Sous-titré «L’Enchanté», ce final était supposé faire renaître l’espoir après la désolation du précédent. Mais ce n’est pas vraiment ce qu’on a ressenti. Au contraire, avec ses deux parties bien distinctes, l’une de fiction illustrant la fugue d’une Schéhérazade qui doute de pouvoir encore raconter des histoires qui plaisent à son cruel roi, l’autre documentaire sur une communauté de passionnés s’adonnant à des concours de chant de pinsons, on y aura plutôt vu un déséquilibre et un collage forcé avant de subir un certain épuisement.
Un voleur nommé Elvis
L’ouverture, filmée en 35 mm du côté de Marseille (coproduction française oblige), entre Château d’If et Calanques, devait être merveilleuse. Elle paraît surtout très décousue, avec notre conteuse s’échappant du palais en quête d’enchantement, faisant diverses rencontres et finissant par retrouver son père, le Grand Vizir, qui la rappelle à l’ordre. Dans cette version, Bagdad est située sur une île, Schéhérazade (Crista Alfaiate) se laisse presque séduire par un bellâtre serial procréateur du nom de Paddleman, capture un génie du vent dans une lampe puis croise encore un voleur heureux (mais qui finira mal) du nom d’Elvis, sans oublier des promeneurs d’aujourd’hui. Pour finir, le cinéaste lui-même apparaît sous une grande roue où père et fille se trouvent tendrement réunis, avant qu’elle ne reprenne ses récits en voix off.

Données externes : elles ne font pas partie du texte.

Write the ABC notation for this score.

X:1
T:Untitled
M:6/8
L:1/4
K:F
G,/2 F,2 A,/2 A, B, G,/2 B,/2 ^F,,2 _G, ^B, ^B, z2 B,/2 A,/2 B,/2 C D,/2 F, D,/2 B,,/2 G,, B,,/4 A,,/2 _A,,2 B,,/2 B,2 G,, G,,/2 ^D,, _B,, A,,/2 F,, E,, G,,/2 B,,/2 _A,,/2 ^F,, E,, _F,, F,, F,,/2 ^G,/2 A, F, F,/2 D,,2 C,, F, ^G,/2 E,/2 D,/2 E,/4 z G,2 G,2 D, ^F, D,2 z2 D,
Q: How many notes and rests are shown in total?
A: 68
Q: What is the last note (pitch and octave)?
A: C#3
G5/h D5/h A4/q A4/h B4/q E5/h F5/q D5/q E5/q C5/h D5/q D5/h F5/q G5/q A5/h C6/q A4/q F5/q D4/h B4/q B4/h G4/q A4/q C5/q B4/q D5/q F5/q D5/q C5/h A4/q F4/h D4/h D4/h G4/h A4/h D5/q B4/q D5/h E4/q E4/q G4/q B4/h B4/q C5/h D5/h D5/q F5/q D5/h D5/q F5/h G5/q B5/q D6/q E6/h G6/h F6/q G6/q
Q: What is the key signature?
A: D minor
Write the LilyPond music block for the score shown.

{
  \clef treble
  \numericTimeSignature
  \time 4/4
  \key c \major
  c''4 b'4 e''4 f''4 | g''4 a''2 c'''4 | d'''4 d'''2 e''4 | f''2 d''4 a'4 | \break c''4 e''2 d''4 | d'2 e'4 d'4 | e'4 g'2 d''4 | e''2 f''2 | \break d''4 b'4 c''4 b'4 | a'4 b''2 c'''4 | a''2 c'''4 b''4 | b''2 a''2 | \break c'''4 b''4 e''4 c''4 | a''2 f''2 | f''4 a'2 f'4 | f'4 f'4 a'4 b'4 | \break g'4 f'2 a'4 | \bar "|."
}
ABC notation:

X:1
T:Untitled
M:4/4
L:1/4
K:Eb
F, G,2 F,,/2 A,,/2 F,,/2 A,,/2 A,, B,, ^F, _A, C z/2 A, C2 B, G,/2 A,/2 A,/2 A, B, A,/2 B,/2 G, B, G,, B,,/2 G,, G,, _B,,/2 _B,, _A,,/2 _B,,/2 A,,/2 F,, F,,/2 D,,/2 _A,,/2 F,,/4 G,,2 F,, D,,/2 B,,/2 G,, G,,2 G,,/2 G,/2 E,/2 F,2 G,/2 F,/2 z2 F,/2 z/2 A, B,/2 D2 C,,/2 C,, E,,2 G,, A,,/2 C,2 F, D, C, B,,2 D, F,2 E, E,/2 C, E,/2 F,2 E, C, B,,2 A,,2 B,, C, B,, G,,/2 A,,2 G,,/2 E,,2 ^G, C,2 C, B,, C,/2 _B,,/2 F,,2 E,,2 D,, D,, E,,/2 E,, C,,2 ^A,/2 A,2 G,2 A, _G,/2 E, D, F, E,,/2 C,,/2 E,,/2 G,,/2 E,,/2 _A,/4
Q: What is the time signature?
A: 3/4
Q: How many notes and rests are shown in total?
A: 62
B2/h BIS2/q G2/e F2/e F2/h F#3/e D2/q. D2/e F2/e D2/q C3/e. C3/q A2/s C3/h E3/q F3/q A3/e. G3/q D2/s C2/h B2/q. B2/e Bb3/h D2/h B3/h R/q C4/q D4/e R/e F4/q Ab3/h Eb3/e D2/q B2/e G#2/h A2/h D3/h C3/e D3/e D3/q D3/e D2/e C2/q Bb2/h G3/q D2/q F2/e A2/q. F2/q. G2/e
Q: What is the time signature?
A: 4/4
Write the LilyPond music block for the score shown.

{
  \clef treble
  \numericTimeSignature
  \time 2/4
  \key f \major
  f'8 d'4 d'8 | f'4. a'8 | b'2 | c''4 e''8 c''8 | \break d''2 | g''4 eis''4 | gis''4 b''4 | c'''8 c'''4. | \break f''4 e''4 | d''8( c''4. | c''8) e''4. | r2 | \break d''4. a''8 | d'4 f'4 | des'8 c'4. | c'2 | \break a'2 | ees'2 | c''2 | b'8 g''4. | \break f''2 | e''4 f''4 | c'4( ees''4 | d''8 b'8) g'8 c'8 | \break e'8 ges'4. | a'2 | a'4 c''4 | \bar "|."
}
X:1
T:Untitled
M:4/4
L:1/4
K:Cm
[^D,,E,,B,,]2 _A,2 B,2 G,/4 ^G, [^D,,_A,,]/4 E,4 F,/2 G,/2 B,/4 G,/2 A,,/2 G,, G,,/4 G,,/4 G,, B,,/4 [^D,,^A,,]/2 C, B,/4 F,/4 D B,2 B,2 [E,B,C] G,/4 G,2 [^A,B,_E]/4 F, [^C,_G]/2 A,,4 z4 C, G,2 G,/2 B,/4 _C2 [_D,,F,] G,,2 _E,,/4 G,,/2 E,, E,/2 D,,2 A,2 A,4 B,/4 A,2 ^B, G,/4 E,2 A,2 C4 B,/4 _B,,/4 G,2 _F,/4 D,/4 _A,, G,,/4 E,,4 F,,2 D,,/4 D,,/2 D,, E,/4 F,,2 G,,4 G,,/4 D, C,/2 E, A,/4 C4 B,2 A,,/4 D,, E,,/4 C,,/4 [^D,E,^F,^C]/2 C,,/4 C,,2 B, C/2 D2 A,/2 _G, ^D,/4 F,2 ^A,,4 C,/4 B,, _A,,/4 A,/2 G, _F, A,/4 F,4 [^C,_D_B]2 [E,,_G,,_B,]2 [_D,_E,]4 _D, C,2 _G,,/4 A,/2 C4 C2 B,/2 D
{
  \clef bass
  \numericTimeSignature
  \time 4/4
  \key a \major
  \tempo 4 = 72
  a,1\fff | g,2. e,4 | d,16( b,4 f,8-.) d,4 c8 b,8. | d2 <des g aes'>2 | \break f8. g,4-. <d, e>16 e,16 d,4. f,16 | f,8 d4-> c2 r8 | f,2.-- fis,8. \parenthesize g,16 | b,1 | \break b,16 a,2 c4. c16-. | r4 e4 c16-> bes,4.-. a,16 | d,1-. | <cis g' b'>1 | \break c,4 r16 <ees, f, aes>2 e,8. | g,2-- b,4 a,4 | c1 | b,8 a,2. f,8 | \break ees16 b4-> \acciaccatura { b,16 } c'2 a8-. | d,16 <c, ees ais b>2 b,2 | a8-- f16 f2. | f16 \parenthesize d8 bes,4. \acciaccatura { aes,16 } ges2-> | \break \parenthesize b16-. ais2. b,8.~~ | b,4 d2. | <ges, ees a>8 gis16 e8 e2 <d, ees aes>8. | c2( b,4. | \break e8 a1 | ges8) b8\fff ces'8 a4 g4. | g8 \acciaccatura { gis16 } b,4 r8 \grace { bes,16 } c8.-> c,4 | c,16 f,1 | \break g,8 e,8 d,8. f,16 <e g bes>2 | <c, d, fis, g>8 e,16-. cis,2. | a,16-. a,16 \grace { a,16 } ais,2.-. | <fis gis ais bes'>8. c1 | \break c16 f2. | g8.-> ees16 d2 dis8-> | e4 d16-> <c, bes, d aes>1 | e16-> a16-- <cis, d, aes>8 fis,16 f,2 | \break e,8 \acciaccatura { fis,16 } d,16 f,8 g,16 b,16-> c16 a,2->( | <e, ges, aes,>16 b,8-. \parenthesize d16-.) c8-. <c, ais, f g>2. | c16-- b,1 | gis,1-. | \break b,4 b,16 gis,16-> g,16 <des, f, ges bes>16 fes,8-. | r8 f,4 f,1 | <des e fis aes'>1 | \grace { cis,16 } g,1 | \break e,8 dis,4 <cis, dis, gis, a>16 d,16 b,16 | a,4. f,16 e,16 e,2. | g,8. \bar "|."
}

Apprendre aux pinsons à chanter
Même avec l’appui de textes surabondants imprimés à l’écran, tout ceci peine à faire sens. On est intrigué, mais le sortilège des volets précédents est rompu. Suit «Le chant enivrant des pinsons», sur ces hommes qui, aux abords de l’aéroport de Lisbonne, s’adonnent à la capture (illégale) de pinsons pour leur réapprendre à chanter (en leur faisant écouter des enregistrements). Ici, le film renoue avec ses débuts en forme de documentaire social, en allant regarder du côté des déshérités, sous-prolétaires d’un ancien bidonville relogés dans des barres modernes. Sauf que ceux-là ne paraissent plus à une crise près et que cette fois, le récit paraît de bien longue haleine, s’étendant sur de nombreuses «nuits» et les trois quarts du «volume».
Lecture floue
Le démiurge Gomes redevient simple observateur attentif, ne s’autorisant plus qu’une dernière embardée narrative: l’histoire de Forêt Chaude, une étudiante chinoise venue à Lisbonne qui y a rencontré un policier dont elle est devenue la maîtresse, bientôt abandonnée. Le tout raconté off en mandarin sous-titré sur fond d’images d’une grande grève de la police, avant de revenir aux pinsonniers, parmi lesquels on aura reconnu le vieux Chico Chapas, qui incarnait le bandit Simão Sem Tripas dans le volet précédent.
C’est sans doute là que se joue l’appréciation globale du projet. Volet à la fois le plus radical et le plus désinvolte du triptyque, forcément génial pour les inconditionnels, «L’Enchanté» risque surtout de rester illisible. Est-on censé trouver ces concours magnifiques ou dérisoires? Y voir la métaphore d’un chant captif ou y lire la nostalgie d’une nature et d’une révolution perdues? On y pense, mais on s’ennuie aussi un peu. D’où une expérience en demi-teinte qui clôt de manière peu satisfaisante ce film démesuré.
Les Mille et Une Nuits, vol. 3: L’Enchanté (As Mil e Uma Noites, vol. 3: O Encandado), de Miguel Gomes (Portugal, France, Allemagne, Suisse, 2015), avec Crista Alfaiate, Américo Silva, Carloto Cotta, Chico Chapas, Bernardo Alves, Guo Jinglin. 2h06.